> _Instructions to follow_
Copy the records below exactly as they appear.

─── Records for the exercise ───

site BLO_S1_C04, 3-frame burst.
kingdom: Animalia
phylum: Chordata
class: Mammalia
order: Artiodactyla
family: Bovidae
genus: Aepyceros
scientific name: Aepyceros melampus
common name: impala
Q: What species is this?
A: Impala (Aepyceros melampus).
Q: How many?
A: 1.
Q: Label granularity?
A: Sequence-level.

───

> _Solution to this task_
site BLO_S1_C04, 3-frame burst.
kingdom: Animalia
phylum: Chordata
class: Mammalia
order: Artiodactyla
family: Bovidae
genus: Aepyceros
scientific name: Aepyceros melampus
common name: impala
Q: What species is this?
A: Impala (Aepyceros melampus).
Q: How many?
A: 1.
Q: Label granularity?
A: Sequence-level.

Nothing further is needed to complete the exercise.